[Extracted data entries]

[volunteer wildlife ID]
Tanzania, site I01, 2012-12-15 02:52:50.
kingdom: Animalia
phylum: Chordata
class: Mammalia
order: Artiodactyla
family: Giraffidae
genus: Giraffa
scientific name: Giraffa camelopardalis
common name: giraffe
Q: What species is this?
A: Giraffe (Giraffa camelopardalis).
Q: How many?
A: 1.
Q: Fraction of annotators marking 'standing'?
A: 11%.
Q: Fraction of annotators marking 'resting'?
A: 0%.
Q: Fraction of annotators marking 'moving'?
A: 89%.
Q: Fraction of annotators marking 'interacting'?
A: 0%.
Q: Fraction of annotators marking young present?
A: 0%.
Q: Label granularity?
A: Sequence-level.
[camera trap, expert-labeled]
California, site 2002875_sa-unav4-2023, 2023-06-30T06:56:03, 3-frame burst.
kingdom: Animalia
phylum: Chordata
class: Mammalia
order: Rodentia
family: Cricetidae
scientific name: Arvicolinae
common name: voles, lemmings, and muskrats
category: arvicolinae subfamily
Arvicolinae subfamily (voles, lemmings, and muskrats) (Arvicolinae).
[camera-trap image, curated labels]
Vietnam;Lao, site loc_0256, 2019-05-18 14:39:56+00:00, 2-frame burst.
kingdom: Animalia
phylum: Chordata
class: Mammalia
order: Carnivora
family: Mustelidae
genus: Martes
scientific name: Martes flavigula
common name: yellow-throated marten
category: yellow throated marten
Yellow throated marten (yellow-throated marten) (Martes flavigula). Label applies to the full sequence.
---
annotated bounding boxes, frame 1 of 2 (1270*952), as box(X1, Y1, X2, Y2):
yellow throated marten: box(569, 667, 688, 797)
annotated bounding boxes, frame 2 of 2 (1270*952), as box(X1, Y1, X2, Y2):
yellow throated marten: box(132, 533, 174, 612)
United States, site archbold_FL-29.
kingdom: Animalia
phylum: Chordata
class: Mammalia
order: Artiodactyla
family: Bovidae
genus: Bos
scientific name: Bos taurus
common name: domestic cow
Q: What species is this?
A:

What this task involves - Copy all lines above containing the string "site".

The answer -
Tanzania, site I01, 2012-12-15 02:52:50.
California, site 2002875_sa-unav4-2023, 2023-06-30T06:56:03, 3-frame burst.
Vietnam;Lao, site loc_0256, 2019-05-18 14:39:56+00:00, 2-frame burst.
United States, site archbold_FL-29.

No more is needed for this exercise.